According to Marketwatch.com, coming in 2014 and barring any delays in the health-care law’s implementation, people will be able to buy insurance through new exchanges. The law dictates that no one can be denied coverage for health reasons, and it limits age-based pricing.
Will this provide the insurance solution that some older workers are seeking? Here are some preliminary answers:
How will the new system work?
Consumers in each state or region will have access to an online exchange where they will be able to shop for health-insurance policies. Insurers will sell health plans at four different levels—bronze, silver, gold and platinum—each offering similar benefits but with a different cost structure.
Consumers buying a bronze plan will pay the least in monthly premiums but shoulder the most risk—that is, they may have to pay more out of pocket for medical care, depending on their health-care needs, than those covered by higher-tier plans. Platinum plans will have the highest monthly premiums and offer the highest level of cost coverage.
Insurers won’t be allowed to deny people or charge higher rates based on pre-existing health conditions, and although premium costs may vary by age, insurers are prohibited from charging the oldest consumers in a plan more than three times the rate they charge the youngest adults.
What type of insurance will be available?
The plans offered by insurers on the exchanges may vary by state or region, but the health law specifies that, at a minimum, certain health benefits must be covered, including emergency services, prescription drugs and hospitalization.
But states have some leeway in determining what is offered.
“It isn’t going to be a nationally imposed plan,” says Katy Votava, president of Goodcare.com, a Rochester, N.Y., consulting firm that works with financial advisers and their clients to help them manage health-care costs. “California could be very different from Texas.”
What will it cost?
Prices will vary, depending on average health-care spending where you live, plus your age, the plan you choose, whether you are eligible for government subsidies and other factors.
The Congressional Budget Office estimates that in 2016, average monthly premiums nationwide for bronze plans, the lowest-cost options, will run about $400 for a single person and $1,020 for families.
That estimate doesn’t count subsidies that will reduce premiums for eligible consumers.

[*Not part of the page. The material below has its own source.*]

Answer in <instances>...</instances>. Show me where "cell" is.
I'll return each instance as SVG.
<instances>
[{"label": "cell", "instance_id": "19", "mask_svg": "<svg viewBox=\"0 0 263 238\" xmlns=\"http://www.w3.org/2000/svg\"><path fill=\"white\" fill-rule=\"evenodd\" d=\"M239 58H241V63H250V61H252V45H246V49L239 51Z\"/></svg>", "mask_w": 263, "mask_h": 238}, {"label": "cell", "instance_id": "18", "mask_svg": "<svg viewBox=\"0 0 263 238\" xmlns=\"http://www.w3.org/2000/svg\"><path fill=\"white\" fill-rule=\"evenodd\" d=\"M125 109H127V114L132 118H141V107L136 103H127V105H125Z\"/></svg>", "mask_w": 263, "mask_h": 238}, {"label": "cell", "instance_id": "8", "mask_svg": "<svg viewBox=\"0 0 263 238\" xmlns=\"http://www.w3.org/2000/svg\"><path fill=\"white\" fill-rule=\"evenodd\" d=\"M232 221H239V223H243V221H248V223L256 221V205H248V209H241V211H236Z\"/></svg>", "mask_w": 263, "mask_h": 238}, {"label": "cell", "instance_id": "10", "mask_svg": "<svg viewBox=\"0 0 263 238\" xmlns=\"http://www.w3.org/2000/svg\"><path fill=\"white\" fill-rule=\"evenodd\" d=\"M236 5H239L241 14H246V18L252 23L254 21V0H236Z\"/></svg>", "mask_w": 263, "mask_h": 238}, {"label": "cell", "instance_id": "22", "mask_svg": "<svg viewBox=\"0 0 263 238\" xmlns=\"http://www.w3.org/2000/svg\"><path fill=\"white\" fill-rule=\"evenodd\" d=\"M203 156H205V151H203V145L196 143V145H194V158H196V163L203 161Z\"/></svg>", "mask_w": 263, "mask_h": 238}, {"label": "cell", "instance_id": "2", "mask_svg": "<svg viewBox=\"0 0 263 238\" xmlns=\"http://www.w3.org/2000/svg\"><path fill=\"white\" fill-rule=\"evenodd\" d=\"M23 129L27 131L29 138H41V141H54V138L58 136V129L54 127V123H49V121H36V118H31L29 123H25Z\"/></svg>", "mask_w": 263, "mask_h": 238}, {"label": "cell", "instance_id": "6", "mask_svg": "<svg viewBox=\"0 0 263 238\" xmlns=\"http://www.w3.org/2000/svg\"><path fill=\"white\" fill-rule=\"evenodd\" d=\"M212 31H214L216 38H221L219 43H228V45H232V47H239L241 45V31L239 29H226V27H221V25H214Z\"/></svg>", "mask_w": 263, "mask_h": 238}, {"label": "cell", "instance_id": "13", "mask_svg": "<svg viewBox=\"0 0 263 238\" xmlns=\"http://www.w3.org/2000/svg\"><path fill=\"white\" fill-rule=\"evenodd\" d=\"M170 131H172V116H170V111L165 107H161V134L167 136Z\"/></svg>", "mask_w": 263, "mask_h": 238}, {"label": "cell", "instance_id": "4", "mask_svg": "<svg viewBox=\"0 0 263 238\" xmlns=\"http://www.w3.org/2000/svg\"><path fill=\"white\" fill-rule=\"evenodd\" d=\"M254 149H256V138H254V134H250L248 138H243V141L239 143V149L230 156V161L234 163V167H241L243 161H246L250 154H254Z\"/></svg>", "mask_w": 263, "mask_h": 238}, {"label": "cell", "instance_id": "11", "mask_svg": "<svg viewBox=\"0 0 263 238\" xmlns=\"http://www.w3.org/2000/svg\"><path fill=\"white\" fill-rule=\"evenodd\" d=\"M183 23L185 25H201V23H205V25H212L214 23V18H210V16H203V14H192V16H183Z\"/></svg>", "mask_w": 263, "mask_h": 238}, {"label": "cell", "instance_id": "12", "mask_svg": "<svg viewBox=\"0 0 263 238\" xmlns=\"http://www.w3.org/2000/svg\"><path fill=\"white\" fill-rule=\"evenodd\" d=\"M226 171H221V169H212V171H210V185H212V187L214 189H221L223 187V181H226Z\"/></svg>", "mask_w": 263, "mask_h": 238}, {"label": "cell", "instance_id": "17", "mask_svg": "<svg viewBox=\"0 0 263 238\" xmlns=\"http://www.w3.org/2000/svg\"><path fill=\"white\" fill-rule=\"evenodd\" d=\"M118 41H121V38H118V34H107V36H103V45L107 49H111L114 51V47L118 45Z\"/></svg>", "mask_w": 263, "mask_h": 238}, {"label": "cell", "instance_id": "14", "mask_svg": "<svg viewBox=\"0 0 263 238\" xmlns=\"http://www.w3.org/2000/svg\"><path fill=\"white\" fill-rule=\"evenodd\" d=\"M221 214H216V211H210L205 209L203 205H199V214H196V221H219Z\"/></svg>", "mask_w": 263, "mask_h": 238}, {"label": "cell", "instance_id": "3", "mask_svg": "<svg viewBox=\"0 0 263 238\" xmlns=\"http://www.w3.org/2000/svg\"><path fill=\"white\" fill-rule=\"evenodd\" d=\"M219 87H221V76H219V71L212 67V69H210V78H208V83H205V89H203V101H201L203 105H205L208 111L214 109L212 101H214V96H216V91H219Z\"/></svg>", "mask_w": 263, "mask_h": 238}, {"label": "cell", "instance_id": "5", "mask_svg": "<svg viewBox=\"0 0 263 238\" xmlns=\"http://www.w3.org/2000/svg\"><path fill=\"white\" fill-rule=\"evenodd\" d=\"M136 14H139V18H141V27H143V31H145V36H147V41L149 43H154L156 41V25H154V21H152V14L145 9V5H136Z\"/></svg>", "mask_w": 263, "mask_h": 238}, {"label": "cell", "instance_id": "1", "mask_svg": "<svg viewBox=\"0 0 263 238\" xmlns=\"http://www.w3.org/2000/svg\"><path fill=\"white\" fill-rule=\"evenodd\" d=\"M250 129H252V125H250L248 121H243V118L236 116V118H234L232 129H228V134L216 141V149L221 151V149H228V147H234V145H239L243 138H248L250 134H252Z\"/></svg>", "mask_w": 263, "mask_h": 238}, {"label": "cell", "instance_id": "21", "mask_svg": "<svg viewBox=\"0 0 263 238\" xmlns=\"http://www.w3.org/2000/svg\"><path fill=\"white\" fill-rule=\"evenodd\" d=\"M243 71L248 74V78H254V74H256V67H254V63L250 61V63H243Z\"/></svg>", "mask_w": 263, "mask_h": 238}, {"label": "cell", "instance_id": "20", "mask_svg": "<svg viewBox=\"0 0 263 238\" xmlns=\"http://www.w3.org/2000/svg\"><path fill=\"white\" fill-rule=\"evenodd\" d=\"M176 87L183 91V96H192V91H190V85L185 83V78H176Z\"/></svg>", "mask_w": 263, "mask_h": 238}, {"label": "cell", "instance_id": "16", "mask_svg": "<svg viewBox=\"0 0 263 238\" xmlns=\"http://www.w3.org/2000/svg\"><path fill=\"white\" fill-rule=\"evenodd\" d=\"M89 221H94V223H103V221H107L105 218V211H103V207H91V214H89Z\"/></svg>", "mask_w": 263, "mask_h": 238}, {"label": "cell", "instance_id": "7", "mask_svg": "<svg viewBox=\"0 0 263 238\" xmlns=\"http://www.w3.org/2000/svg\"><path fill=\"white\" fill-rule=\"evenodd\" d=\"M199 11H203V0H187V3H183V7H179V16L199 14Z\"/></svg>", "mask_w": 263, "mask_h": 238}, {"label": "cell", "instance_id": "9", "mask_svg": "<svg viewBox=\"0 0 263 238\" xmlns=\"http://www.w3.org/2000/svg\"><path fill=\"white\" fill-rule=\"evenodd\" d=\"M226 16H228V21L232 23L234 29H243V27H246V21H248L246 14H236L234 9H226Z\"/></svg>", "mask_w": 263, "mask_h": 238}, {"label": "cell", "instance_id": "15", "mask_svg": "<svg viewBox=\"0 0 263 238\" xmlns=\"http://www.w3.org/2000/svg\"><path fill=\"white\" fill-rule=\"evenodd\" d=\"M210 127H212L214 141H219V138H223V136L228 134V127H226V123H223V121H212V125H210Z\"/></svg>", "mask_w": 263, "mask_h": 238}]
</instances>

Generally, to qualify for help, your income must be no more than 400% of the federal poverty level, or about $92,200 for a family of four and $44,680 for a single person in 2012.
The law also caps annual out-of-pocket costs for covered services for consumers who buy insurance on the exchanges and some others; that cap matches the out-of-pocket limit for health savings accounts, which is $6,050 for individuals and $12,100 for families in 2012. For lower-income people who purchase insurance on the exchanges, the cap will be even lower.
When will the exchanges be open for business?
The federal government set a deadline of Jan. 1, 2014, for the exchanges to be up and running, with enrollment to begin on Oct. 1, 2013. Currently, states vary widely in their progress, according to the Kaiser Family Foundation, a nonprofit, nonpartisan research organization. (Visit healthreform.kff.org and click on “The States” to find out where your state stands.)
In states that decide not to set up exchanges, consumers will have access to a federal exchange.
What steps should I take now?
Start tracking your health-care spending; that will make it easier to shop for the health insurance that suits your needs best.
Assess whether you might qualify for a subsidy to reduce your costs. The Kaiser Family Foundation has a calculator to give consumers an idea of how subsidies work. Go to healthreform.kff.org and click on “Interactive Features” and then scroll down to “Subsidy Calculator.”
Give yourself time to shop for a plan. Start at least two or three months in advance, Dr. Votava advises, to find out, for example, which plans your doctor participates in. Also, look for a plan that covers any prescription drugs you may be taking.